Direct numerical simulation of shock wave/turbulent boundary layer interaction in a swept compression ramp at Mach 6

Swept compression ramps widely exist in supersonic/hypersonic vehicles and have become a typical standard model for studying three-dimensional (3D) shock wave/turbulent boundary layer interactions (STBLIs). In this paper, we conduct a direct numerical simulation of swept compression ramp STBLI with a 34 degrees compression angle and a 45 degrees sweep angle at Mach 6 using a heterogeneous parallel finite difference solver. Benefitting from the powerful computing performance of the graphics processing unit, the computational grid number exceeds 5 x 10(6) with the spatiotemporal evolution data of hypersonic 3D STBLI obtained. The results show that the flow of the hypersonic swept compression ramp follows the quasi-conical symmetry.
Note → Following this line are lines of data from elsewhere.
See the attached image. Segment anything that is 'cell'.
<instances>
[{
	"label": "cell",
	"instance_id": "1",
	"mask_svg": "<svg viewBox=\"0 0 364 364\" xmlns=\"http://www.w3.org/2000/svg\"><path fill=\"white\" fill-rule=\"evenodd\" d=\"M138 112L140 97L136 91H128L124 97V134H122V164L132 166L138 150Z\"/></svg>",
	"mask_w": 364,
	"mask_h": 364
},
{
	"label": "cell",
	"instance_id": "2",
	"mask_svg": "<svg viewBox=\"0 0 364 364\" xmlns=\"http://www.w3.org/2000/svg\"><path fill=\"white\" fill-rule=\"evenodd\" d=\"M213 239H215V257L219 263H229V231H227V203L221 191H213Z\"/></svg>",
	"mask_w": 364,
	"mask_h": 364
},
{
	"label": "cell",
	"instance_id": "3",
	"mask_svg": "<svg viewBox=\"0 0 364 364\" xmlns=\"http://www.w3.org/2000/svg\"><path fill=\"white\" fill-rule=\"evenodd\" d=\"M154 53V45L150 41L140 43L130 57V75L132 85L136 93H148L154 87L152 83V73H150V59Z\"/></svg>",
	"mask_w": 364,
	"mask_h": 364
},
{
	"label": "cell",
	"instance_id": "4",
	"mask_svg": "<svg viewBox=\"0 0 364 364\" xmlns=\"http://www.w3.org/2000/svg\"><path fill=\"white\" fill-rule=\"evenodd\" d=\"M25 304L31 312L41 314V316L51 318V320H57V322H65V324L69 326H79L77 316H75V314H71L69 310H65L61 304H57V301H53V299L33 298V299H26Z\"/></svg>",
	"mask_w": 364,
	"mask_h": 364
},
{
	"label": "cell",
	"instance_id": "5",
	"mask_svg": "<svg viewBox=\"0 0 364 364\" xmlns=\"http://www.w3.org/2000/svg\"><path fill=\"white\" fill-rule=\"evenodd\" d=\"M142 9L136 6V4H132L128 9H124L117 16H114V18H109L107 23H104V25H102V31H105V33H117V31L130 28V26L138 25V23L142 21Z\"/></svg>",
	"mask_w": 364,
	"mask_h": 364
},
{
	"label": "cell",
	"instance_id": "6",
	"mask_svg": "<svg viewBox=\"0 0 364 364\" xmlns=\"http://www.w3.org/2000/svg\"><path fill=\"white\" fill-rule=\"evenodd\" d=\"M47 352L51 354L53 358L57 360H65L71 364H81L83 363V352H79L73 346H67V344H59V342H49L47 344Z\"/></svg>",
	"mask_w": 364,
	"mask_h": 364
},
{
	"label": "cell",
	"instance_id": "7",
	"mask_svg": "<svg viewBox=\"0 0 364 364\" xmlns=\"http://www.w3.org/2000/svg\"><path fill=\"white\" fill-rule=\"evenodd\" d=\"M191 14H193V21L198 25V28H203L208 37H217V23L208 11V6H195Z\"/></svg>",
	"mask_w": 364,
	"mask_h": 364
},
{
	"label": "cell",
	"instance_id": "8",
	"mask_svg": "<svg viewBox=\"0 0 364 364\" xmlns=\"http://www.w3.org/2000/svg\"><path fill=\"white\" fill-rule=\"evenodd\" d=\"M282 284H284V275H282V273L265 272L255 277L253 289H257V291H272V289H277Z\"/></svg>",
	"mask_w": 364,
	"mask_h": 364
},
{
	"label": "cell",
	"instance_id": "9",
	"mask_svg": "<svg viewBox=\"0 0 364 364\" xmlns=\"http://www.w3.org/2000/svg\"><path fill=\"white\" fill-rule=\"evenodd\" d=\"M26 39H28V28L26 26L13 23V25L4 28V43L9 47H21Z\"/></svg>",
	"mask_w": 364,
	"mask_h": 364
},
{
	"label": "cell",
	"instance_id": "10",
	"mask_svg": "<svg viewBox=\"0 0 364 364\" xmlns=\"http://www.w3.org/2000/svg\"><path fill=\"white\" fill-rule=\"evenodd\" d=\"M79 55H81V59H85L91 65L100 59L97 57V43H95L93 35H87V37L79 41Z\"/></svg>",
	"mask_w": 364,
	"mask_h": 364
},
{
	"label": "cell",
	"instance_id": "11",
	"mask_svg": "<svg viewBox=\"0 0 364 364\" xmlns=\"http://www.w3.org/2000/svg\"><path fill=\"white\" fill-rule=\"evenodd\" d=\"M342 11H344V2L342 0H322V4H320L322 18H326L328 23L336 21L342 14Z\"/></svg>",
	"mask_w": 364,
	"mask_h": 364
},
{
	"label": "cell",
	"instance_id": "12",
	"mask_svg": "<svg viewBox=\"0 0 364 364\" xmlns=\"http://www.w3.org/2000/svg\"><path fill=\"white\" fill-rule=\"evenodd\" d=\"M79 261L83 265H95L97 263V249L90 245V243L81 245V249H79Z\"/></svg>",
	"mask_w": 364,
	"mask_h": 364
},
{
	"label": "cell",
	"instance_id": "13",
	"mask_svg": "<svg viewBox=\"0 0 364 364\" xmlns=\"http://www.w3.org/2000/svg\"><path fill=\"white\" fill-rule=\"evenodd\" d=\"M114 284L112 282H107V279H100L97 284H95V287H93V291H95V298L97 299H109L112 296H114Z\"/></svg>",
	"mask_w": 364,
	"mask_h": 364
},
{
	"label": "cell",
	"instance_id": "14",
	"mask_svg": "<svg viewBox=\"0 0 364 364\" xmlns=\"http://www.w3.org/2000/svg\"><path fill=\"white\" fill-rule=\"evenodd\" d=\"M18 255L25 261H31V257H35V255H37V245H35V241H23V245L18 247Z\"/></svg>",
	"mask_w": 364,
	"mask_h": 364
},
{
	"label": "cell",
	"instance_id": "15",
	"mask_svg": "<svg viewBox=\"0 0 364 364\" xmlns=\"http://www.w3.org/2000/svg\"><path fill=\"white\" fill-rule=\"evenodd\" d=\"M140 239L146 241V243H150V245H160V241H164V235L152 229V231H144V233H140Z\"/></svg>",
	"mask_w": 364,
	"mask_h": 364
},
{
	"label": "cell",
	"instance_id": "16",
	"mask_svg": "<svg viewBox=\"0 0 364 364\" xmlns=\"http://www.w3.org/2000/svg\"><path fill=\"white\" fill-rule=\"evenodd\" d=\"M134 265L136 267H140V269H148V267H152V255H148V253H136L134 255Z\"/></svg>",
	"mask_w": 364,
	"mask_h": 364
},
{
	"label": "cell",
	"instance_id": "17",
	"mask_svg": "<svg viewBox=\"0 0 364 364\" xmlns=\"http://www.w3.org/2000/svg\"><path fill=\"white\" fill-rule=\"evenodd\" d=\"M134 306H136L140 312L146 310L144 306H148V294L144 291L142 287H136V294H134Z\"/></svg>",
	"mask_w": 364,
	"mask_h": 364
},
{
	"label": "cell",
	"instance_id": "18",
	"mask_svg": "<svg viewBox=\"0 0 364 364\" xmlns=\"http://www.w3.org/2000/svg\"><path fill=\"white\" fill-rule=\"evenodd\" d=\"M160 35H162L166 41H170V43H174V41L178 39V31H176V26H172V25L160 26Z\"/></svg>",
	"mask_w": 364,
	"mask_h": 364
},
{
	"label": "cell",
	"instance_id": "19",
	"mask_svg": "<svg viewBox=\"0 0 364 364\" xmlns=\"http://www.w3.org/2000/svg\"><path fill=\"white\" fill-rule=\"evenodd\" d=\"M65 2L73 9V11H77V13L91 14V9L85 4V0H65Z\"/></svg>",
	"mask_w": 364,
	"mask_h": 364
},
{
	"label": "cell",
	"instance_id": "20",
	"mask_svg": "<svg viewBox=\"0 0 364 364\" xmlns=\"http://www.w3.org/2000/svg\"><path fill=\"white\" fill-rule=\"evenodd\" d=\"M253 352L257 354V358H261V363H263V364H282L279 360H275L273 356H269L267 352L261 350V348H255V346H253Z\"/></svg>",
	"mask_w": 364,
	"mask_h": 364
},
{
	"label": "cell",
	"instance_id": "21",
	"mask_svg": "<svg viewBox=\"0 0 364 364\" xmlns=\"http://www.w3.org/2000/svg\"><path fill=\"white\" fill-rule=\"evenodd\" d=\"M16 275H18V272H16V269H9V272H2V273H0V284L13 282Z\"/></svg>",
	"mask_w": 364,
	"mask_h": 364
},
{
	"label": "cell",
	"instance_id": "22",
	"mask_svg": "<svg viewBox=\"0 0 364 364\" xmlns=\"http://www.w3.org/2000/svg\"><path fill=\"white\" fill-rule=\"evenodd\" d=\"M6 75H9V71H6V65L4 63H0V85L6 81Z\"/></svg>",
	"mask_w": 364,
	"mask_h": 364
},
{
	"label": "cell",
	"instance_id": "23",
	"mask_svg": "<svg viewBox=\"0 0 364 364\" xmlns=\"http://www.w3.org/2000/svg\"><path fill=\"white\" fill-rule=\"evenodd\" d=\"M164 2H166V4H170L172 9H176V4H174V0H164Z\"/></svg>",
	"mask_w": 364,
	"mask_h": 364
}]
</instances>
A supersonic crossflow with helical motion appears in the interaction region, and its velocity increases along the spanwise direction. Fluids from the high-energy-density region pass through the bow shock at the head of the main shock and crash into the wall downstream of the reattachment, resulting in the peaks in skin friction and heat flux. The peak friction and heating increase along the spanwise direction because of the spanwise variation in the shock wave inclination. In the interaction region, the unsteadiness is dominated by the mid-frequency motion, whereas the low-frequency large-scale motion is nearly absent. Two reasons for the lack of low-frequency unsteadiness are given: (1) The separation shock is significantly weaker than the reattachment shock and main shock; and (2) because of the supersonic crossflow, the perturbations propagating at the sound speed are not self-sustaining but flow along the r-direction and toward the spanwise boundary. Published under an exclusive license by AIP Publishing.

Automated summary

This study investigated the shock wave/turbulent boundary layer interactions on a swept compression ramp in hypersonic flights through numerical simulation. Results showed the presence of supersonic crossflow in the interaction region, leading to peaks in skin friction and heat flux along the spanwise direction.